Non-parametric Bayesian Networks#
Challenges in all branches of science and engineering involve working in situations where uncertainty plays a significant role. As you have already seen, univariate continuous distributions can assist us in modelling uncertainty associated with a specific variable in order to quantitatively account for it. However, our problems of interest are typically complex and usually involve more than one variable: a multivariate situation.
Consider, for example, when assessing algae blooms in a water body (e.g., a freshwater lake), different variables must be considered, such as nutrients in the water (nitrogen and phosphorus) and their concentration, dissolved oxygen and temperature of the water body, between others. Sometimes (although not frequently), these variables are not related to each other, so we can consider them independent. For example, one may assume (for simplicity) that the amount of nitrogen and phosphorous that reaches the lake is not be related to the water temperature of the lake. However, truly independent situations rarely occur in reality, and the variables are dependent on each other.
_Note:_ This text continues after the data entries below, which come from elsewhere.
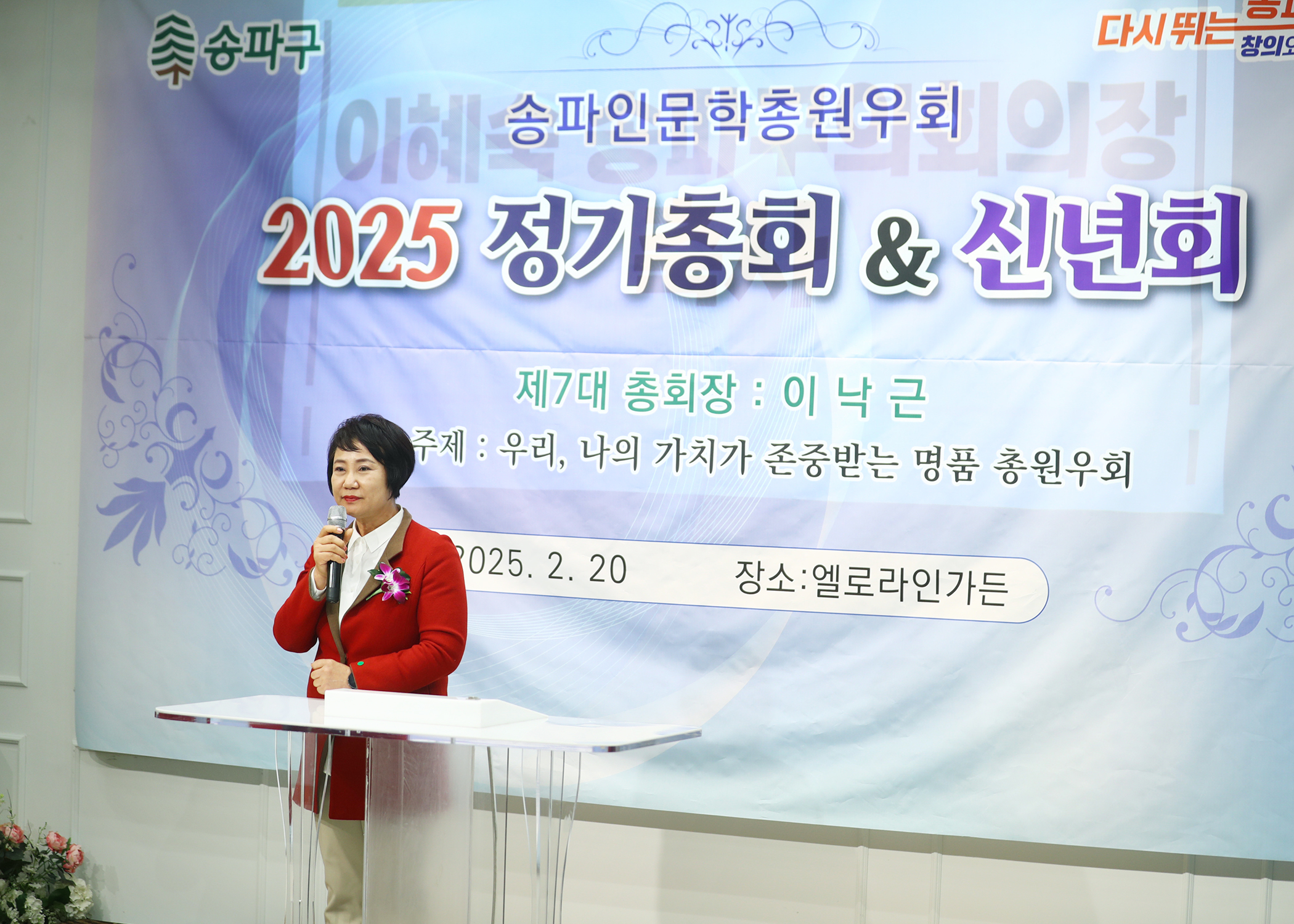 송파인문학총원우회 2025 정기총회 - 3
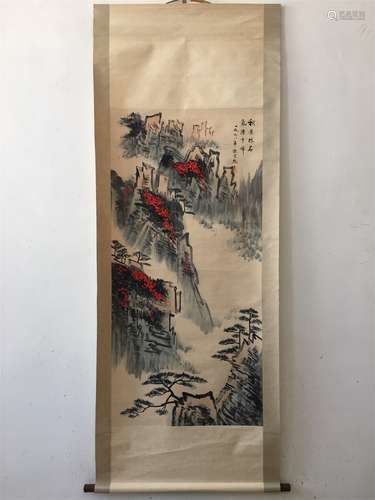 A Chinese Scroll Painting, Wei Zixi Mark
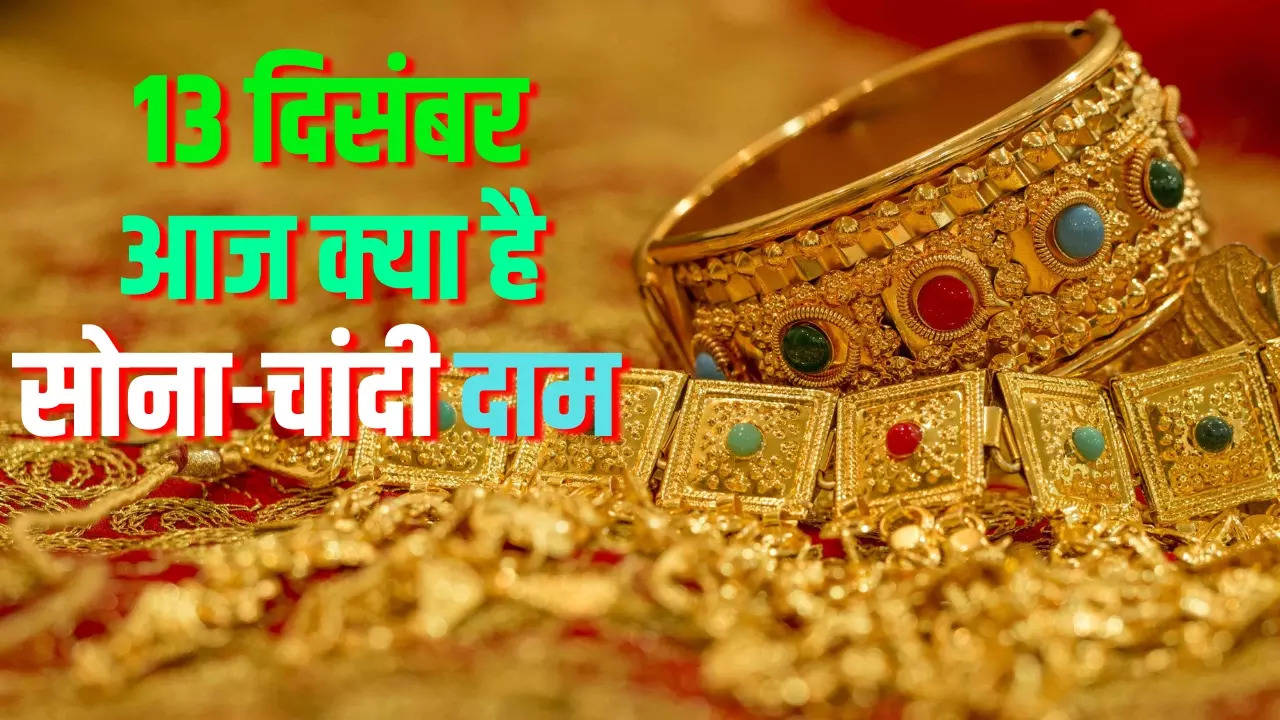 gold rate today, gold rate in india, sone ka bhav, gold rate today 13 december 2024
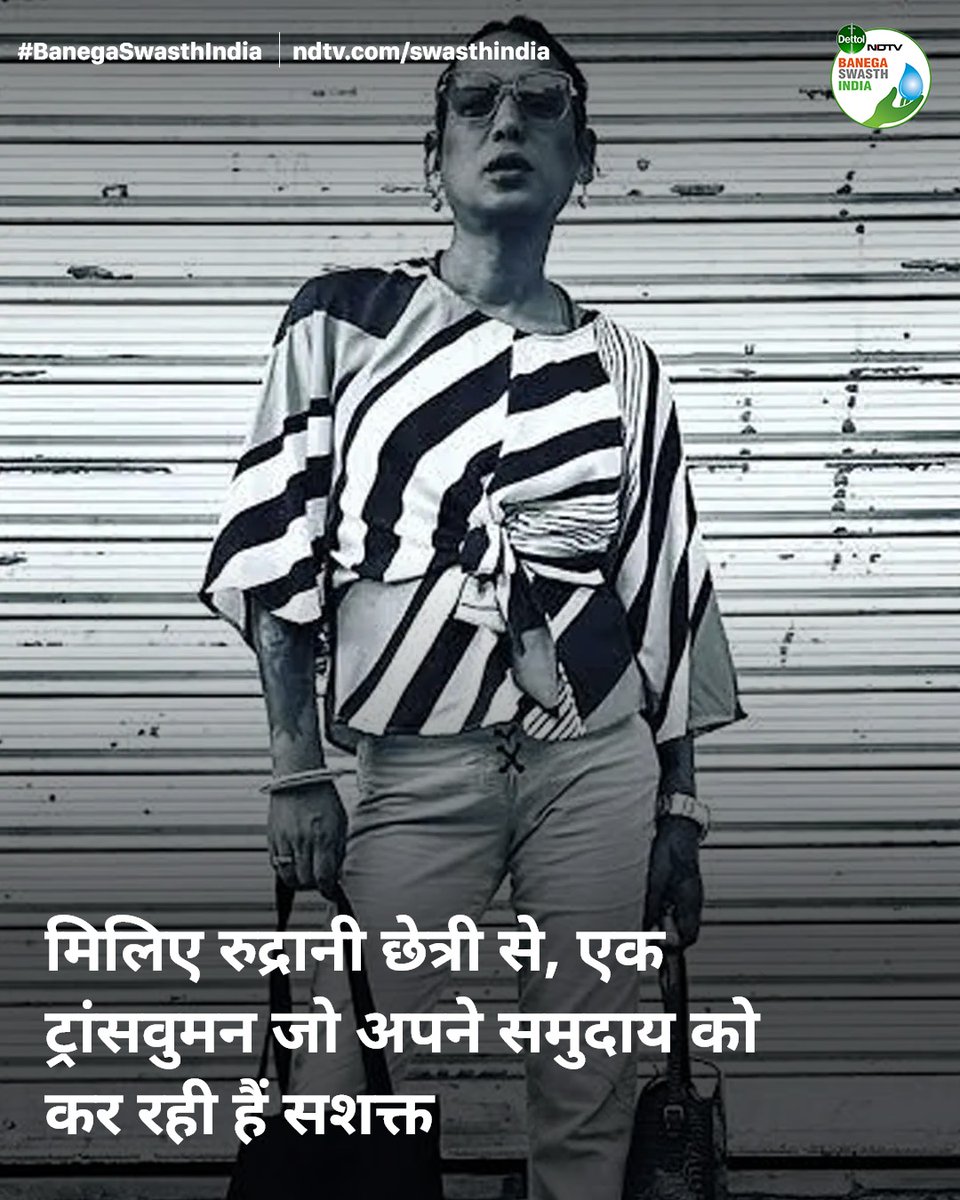 #BanegaSwasthIndia | मिलिए रुद्रानी छेत्री से जोकि एक ट्रांसवुमन हैं और ट्रांस समुदाय के लिए मित्र ट्रस्ट नाम का एक शेल्टर होम चलाती हैं. रुद्रानी भारत की पहली ट्रांसजेंडर मॉडलिंग एजेंसी 'बोल्ड' की संस्थापक भी हैं.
For example, the concentration of nitrogen and phosphorous changes with time and the reaction rates are dependent on the temperature of the water; thus if you are interested in these quantities over time, temperature is certainly a dependent variable of interest.
Dependent relationships can be quantified using multivariate probability distributions, as they allow us to model the distribution of not only one variable but several at the same time, thus accounting for their dependence.
How can I model multivariate distributions?
You have also seen that when the problem can be reduced to two random variables, bivariate copulas are capable of modelling their joint distribution. However, copulas in higher dimensions are not that convenient and different models need to be applied. Here, we will focus on models that combine bivariate copulas with graph theory to build multivariate joint distributions in more than two dimensions. Specifically, this chapter is focus on non-parametric Bayesian Networks (NPBN), also named Gaussian copula-based Bayesian Networks.
Before you go further in this chapter, you can revisit some pre-knowledge concepts in the chapter Fundamentals, specifically the concepts of covariance and correlation and the multivariate Gaussian distribution.